— CONSIGNA 1 —
Según el texto sobre los mineros de coltán de Rubaya, ¿cuánto cobra Inocence por ocho horas de trabajo en la cantera?
— CONSIGNA 2 —
Prolonga el texto sobre los mineros de coltán de Rubaya a partir de su última oración.

En el campo de refugiados de Rubaya, vive la parte baja de la cadena del coltán: los mineros. No es difícil encontrarlos en Rubaya, donde la mayoría de la población trabaja en la explotación. Inocence, de origen ruandés, se presta a contarnos cómo trabaja y en qué condiciones vive. Entramos en su casa, una choza de tres metros cuadrados de palos y plásticos, escoltados por un cortijo de niños descalzos. Tiene 16 años.
– Inocence ¿Cuánto se tarda en llegar a la cantera?
– Depende de la lluvia. Yo tardo una media hora. Vosotros tardaréis mucho más.
El niño se presta a acompañarnos a la mina al día siguiente.
Al amanecer emprendemos la marcha: dos horas a pie por empinados y resbaladizos caminos de barro, convertidos en chocolate por la lluvia incesante y la humedad que lo impregna todo. En la travesía se cruzan niños descalzos con ancianas que portan cajas de cerveza atadas a la cabeza. Mercancía para abastecer a los que empuñan las palas. Soportar la carga es un desafío formidable, teniendo en cuenta lo rápido que avanzan y que van a subir el trayecto más veces en lo que queda de día.
– Inocence, cuéntanos como es un día en la mina
– Subimos por la mañana temprano y volvemos por la tarde, aunque a veces es ya de noche. Trabajamos sin descanso para sacar la tierra. La metemos en sacos que luego bajan otros al río.
Con la inocencia de quien no sabe que trabaja en el infierno, relata su vida cotidiana en la cantera. Nos cuenta que cobra un dólar por ocho horas de pico y pala en medio de la neblina. Escala la montaña en zapatillas, sin botas, sin importar si llueve. Sólo se cubre con una tela verde como el valle idílico que rodea la cantera del diablo.

— DATOS —
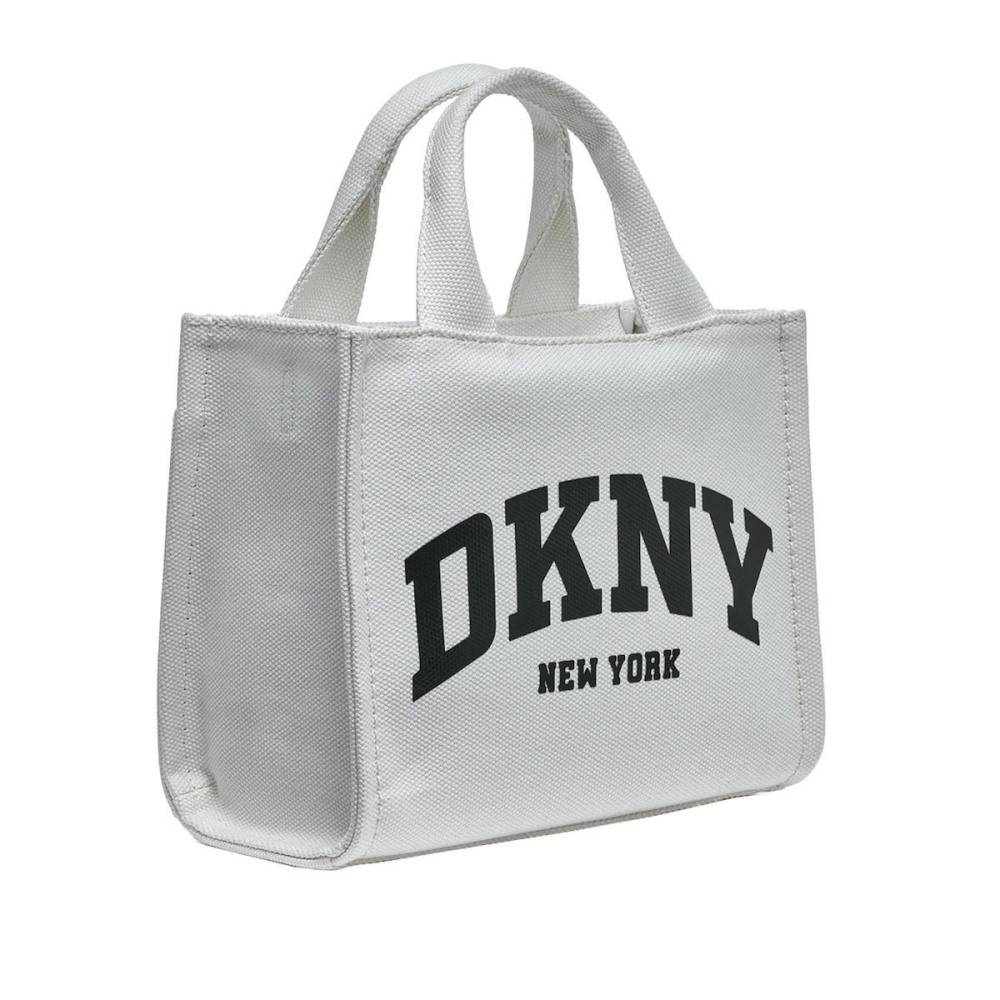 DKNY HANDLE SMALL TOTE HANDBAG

--

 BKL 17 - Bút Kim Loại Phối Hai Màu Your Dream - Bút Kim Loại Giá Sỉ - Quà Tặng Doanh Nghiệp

— RESPUESTA ESCRITA 1 —
Un dólar.

— RESPUESTA ESCRITA 2 —
– ¿Vas al colegio Inocence?
El niño niega con la cabeza.
– ¿Has ido alguna vez?
Vuelve a negar.
– ¿Te gustaría ir?
Esta vez la pregunta le deja perplejo. No sabe qué contestar. Nunca se ha planteado una vida distinta a la que tiene. Nunca ha tenido la posibilidad de cambiar el pico por un libro.
En la cumbre negra
Sigue el ascenso por la empinada montaña. Por cada metro que subimos la lluvia y el frío se multiplican. Las nubes envuelven por completo las figuras que trufan el paisaje. De repente se oyen voces a lo lejos en medio de la bruma.
– «Eso es la mina», anuncia el niño.
A punto de llegar nos cruzamos con un grupo de hombres que bajan a un muerto en una camilla. Este hombre podrá contar con un entierro digno. «La mayoría fallece al derrumbarse las galerías interiores de la mina. Desaparecen porque nadie puede rescatar los cadáveres del interior», cuenta Eddy, el guía.
Por fin alcanzamos la cumbre. La niebla no permite ver toda la explotación, pero se intuye. El suelo es negro como la roca de coltán. Miles de figuras se mueven con palas y picos cubiertos de barro, algunos adolescentes, muchos de ellos descalzos y reventados por el esfuerzo. Parecen zombies en una danza fantasmal. Algunos llevan a la espalda sacos de mineral cuesta arriba y abajo. No importa si no tienen botas, lo que importa es lo que son capaces de arañarle a la tierra. Todo es cráter y lluvia.
Los trabajadores se apelotonan curiosos en torno al grupo de visitantes, improvisan escalones con sus palas para evitar que nos despeñemos. No hay tierra firme. Nos dicen que para los que no están habituados a moverse en arenas movedizas es peligroso. «Es época de lluvias y a menudo se producen desprendimientos en la montaña y caen con ella muchos mineros», explica Gilbert, uno de los obreros.
Explica que trabajan de sol a sol por un dólar, que compran comida en mercados improvisados en su interior, o en las zonas más bajas de la cantera, donde aún hay algunas casas en medio de la ladera. Dice que muchos compañeros desaparecen sin que nadie vuelva a saber de ellos, como si la bruma los engullera. Son las reglas de la mina, una picadora de hombres.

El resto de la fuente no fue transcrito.